Implying terms into contracts: the old rules revived
In Marks and Spencer plc v BNP Paribas Securities Services Trust Company (Jersey) Ltd  UKSC 72, almost the same panel of Supreme Court judges as the one in Arnold v Britton clarified the law on when the courts can imply a term which the parties have not expressly included in their contract.
The Court unanimously endorsed the traditional, “officious bystander” approach that an implied term must either be so obvious as to go without saying or be necessary to give “business efficacy” to the contract to make it work properly.
Lord Neuberger commented that a term should not be implied into a detailed commercial contract merely because it appears fair, or because the court considers that the parties would have agreed it if it had been suggested to them.
A majority of the Court said that academics and judges had wrongly understood the decision in Attorney General of Belize v Belize Telecom Ltd  UKPC 10 as meaning that a term may be implied just because it is reasonable to do so. This is not the case.
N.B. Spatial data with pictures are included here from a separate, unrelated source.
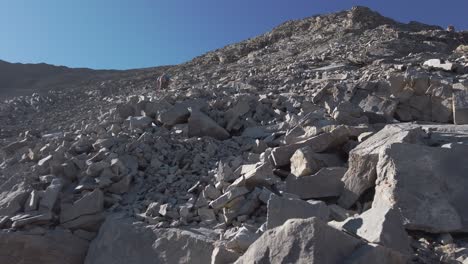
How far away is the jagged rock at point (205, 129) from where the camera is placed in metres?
6.04

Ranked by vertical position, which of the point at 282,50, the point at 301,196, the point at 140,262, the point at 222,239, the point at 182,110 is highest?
the point at 282,50

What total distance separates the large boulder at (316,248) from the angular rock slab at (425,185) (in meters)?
0.80

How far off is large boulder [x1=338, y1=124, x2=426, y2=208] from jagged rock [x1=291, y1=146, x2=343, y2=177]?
0.38 meters

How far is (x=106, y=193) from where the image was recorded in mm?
4992

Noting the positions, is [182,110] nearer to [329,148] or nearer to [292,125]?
[292,125]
In addition, the Court found that some comments in Belize were misleading, because they suggested that implying terms is part of the process of interpreting a contract. The position to be adopted is that only once the express terms of the contract have been construed can the subsequent process of implying terms (which is subject to stricter controls) begin.
Belize should now be viewed as providing a helpful discussion, but not authoritative guidance, on the law of implied terms.